これで、親OU配下の全アカウントで東京リージョンにアグリゲータインデックスが作成されました。
ローカルインデックスを作成
続いてローカルインデックスを作成していきます
管理アカウントから、CloudFormation StackSetsを使用して子1-OU配下のアカウントに対し、バージニアリージョンと大阪リージョンにローカルインデックスを作成します。
CloudFormation StackSetsの設定は以下の通りです。

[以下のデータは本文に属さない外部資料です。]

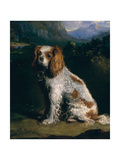 A King Charles Spaniel Giclee Print by Philip Reinagle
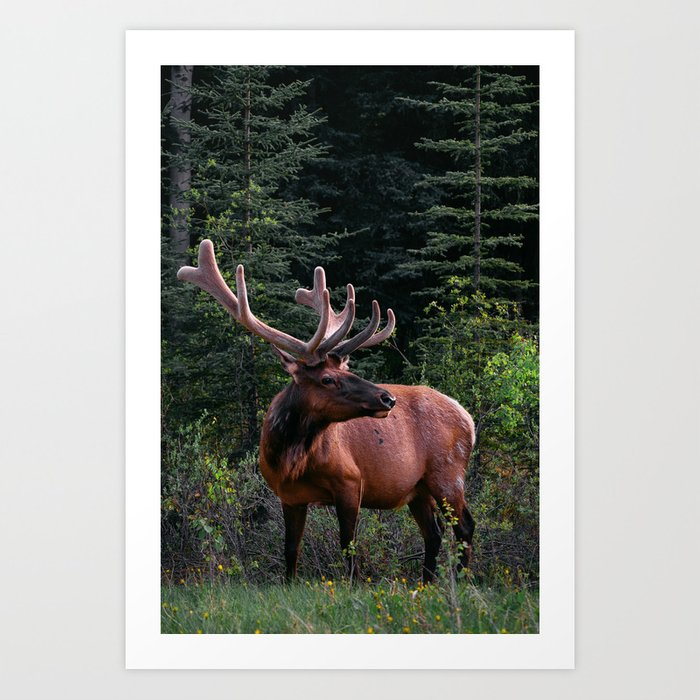 Elk in Canada Art Print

他の設定はデフォルトのままです。
- アクセス許可モデル:サービスマネージドアクセス許可(SERVICE_MANAGED)
- テンプレート:ローカルインデックス用
- StackSet 名:resource-explorer-stacksets-local-index-child1
- デプロイターゲット:子1-OU
- 自動デプロイオプション
- 自動デプロイ:アクティブ化
- アカウント削除動作:スタックを削除
- リージョンの指定:バージニアリージョンと大阪リージョン
続いて、CloudFormation StackSetsを使用して子2-OU配下のアカウントに対し、バージニアリージョンとシンガポールリージョンにローカルインデックスを作成します。
CloudFormation StackSetsは以下の設定です。他はデフォルトです。
- アクセス許可モデル:サービスマネージドアクセス許可(SERVICE_MANAGED)
- テンプレート:アグリゲータインデックス用
- StackSet 名:resource-explorer-stacksets-local-index-child2
- デプロイターゲット:子2-OU
- 自動デプロイオプション
- 自動デプロイ:アクティブ化
- アカウント削除動作:スタックを削除
- リージョンの指定:バージニアリージョンとシンガポールリージョン
これで各OU配下のアカウントに対して、適切なリージョンにローカルインデックスが作成されました。
マルチアカウントリソースビュー作成
マルチアカウントリソースビューを作成します。
[組織全体のリソースの可視化]を選択します。この時点では、管理アカウントは、Resource Explorerが無効になっています。
リージョンは、各アカウントでアグリゲータインデックスを作成した東京リージョンを指定します。
これで、管理アカウントを除く全メンバーアカウントに対してアグリゲータインデックスとローカルインデックスが作成され、ビューから検索できるようになりました。
管理アカウントにインデックスを作成
最後に、管理アカウントで東京リージョンにアグリゲータインデックスを作成し、東京を除く全リージョンにローカルインデックスを作成します。また、先ほど作成したビューをデフォルトビューに設定します。
手順は、以下の記事の「追加作業1」と「追加作業2」をご参照ください。
マルチアカウントリソースビューを確認してみる
管理アカウントから、マルチアカウントリソースビューを確認できます。筆者の場合、ビューを作成して数時間後に別アカウントのリソースも確認できました。
最後に
今回の手順では、各OUでリージョン制限を適用したマルチアカウント環境において、AWS Resource Explorerを活用し、対象リージョンのみを横断的にリソース検索できるように設定する方法を解説しました。
この設定により、組織全体のリソース管理が効率化され、必要なリソースを迅速に検索できるようになります。特に、SCPでリージョン制限を適用している環境では、許可されていないリージョンのリソースが誤って操作されるリスクを防ぎつつ、必要なリソースを効率的に検索できるようになります。